Task requirements:
A – According to the passage on women's access to capital, in what decade were women in the United States first allowed to have bank accounts without a man's approval?
B – Extend the passage on women's access to capital, picking up right after its final sentence.

(Beginning of Document passage)

The situation we face is quite dire. Statistics tell a tale of women encountering legal, structural, and behavioral barriers in terms of access to capital, even in the United States. It is important to analyze what has led to this set of difficult circumstances so that we can plot a way forward and achieve the future desired state and the virtuous cycle that will emanate.

 

Women bear an unequal responsibility for domestic management roles, including cooking, cleaning, washing, child rearing, elder care, and many other important household tasks. These rigid role definitions and traditional divisions of labor and their effects on time means that women spend most of their non-economic production time on these activities. This leaves little time and energy to devote to financial management, retirement planning, saving, and investment for themselves and their families. Even as business owners, women are likely to rely on others for financial modelling and planning. Finance is an area where few dare to tread.

 

In many countries around the world, this patriarchal division of roles and responsibilities is hard coded and enshrined in law. Even in the United States, it was only in the 1960s when women were allowed to have bank accounts and undertake financial transactions like borrowing money without the accompanying approval of a man.

 

Women not only face disadvantages in their personal lives but also in the labor market where they are subject to widespread pay inequity in which men are paid more to do the same jobs. As business owners, particularly in countries where ecosystems to encourage and nourish entrepreneurship and innovation are not well developed, women are denied opportunities to fulfill their potential. In the United States, women business owners can access financial capital and support, but there is great disparity in the outcomes for Black, Latinx, and indigenous women.

 

In the finance and investment world, like so many other professions, women are greatly underrepresented at senior decision-making levels. And where there has been some progress in the United States, it has been predominantly for the benefit of white women.

(End of Document passage)
(Beginning of Listed entries)

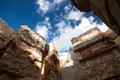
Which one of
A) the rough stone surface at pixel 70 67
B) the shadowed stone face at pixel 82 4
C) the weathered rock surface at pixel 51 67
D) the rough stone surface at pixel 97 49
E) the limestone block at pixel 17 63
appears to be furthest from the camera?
the rough stone surface at pixel 70 67

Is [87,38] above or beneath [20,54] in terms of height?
above

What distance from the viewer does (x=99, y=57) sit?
6.43 m

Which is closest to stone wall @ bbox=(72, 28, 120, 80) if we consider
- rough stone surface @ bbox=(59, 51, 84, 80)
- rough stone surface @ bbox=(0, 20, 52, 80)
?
rough stone surface @ bbox=(59, 51, 84, 80)

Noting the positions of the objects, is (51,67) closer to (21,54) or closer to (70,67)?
(70,67)

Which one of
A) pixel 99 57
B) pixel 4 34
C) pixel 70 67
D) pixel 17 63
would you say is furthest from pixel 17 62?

(End of Listed entries)

Response list:
A – The 1960s.

B –
These are systemic problems insofar as they arise because of the mindsets, mental models, values, and ways of being that shape institutions, which in turn, produce rules, practices, and organizations that interact at multiple and interconnected levels to produce dire outcomes for women. If we are to achieve success, we must tackle the systems – economic, legal, institutional – that produce these destructive outcomes. All of the levels are interlinked; complex factors influence and shape national and local institutions and then, working through cultural and social pathways of transmission, institutions exert influence extending into the personal and private spheres. There are psychic and emotional issues that must also be addressed if there is to be healing.

 

Invest for Better (IFB) is an initiative that builds up women by engaging them in their personal spaces, equipping them with the resources to encourage and enable values-aligned investing. It has the potential to be an important disruptor by providing models that challenge and confront stereotypes. The IFB community creates new social pathways by providing a space for women to spend time and energy learning about investment and experiencing themselves as investors – in Invest for Better Circles. The format allows women to exchange knowledge about finance and investment in safe spaces and without judgement. The pace of learning is self-organized and flexible, and the Circles are designed as open systems where there is ongoing interaction with experts from many different communities.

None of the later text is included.